Here’s the latest CBD news:
- CardiolRX, a CBD-based drug developed to help with heart problems with or without COVID-19 complications, has had their Investigational New Drug application (IND) approved by the FDA.
- Epidiolex has been approved by the FDA to treat a third condition characterized by seizures called tuberous sclerosis complex (TSC).
- Clinical oncologists surveyed 100 cancer patients, and most of them had neither tried CBD nor knew much about it.
Table of Contents
- FDA Approves Investigational New Drug Application for CBD-Based Therapy
- Epidiolex Granted FDA Approval for Tuberous Sclerosis Complex
- Survey Shows High Public Interest, Limited Understanding of CBD
FDA Approves Investigational New Drug Application for CBD-Based Therapy
Biotech developer Cardiol Therapeutics has been authorized by the FDA to conduct a placebo-controlled trial testing a CBD-based drug meant for myocarditis and other heart issues.
The approval of the Investigational New Drug application (IND) by the FDA provides Cardiol a pathway to clinically test and, if results are favorable, continue with product development and eventual distribution of CardiolRX, the CBD-based drug.
Myocarditis, or inflammation of the heart muscle, has been linked with COVID-19 vaccinations, especially among younger populations.
Moreover, patients who already had coronary vascular disease prior to contracting COVID-19 are at a greater risk for severe heart issues while fighting the virus, including heart attack, stroke, arrhythmias, and more.
_____
**WHAT TO DO**
[a] In the CBD news roundup, what third seizure condition has the FDA approved Epidiolex to treat?
[b] Extend the CBD news roundup, picking up after its final sentence.

**GIVEN DATA**
_____
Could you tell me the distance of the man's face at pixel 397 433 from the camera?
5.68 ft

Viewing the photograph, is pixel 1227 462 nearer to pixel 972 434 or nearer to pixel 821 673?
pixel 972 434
_____
**ANSWERS TO THIS EXERCISE**
[a] Tuberous sclerosis complex (TSC).

[b]
The 100-participant trial to be conducted by Cardiol will closely examine the “cardioprotective” benefits—a suspected attribute of CBD—as delivered by CardiolRX.
Epidiolex Granted FDA Approval for Tuberous Sclerosis Complex
Already approved by the FDA to treat Lennox-Gastaut syndrome and Dravet syndromes, two severe forms of childhood epilepsy, CBD-based Epidiolex is now approved for the treatment of tuberous sclerosis complex (TSC).
TSC is a rare, complex genetic condition associated with the widespread proliferation of benign tumors, neuropsychiatric problems, and seizures, among other symptoms.
As we reported back in January, the Journal of the American Medical Association (JAMA) published a study in December of 2020 in which an oral cannabidiol solution decreased seizure frequency by 30.1% among TSC sufferers.
Per the FDA’s approval notice, the most common side effects reported by TSC patients taking Epidiolex in the clinical trial included diarrhea, elevated liver enzymes, reduced appetite, and sleepiness.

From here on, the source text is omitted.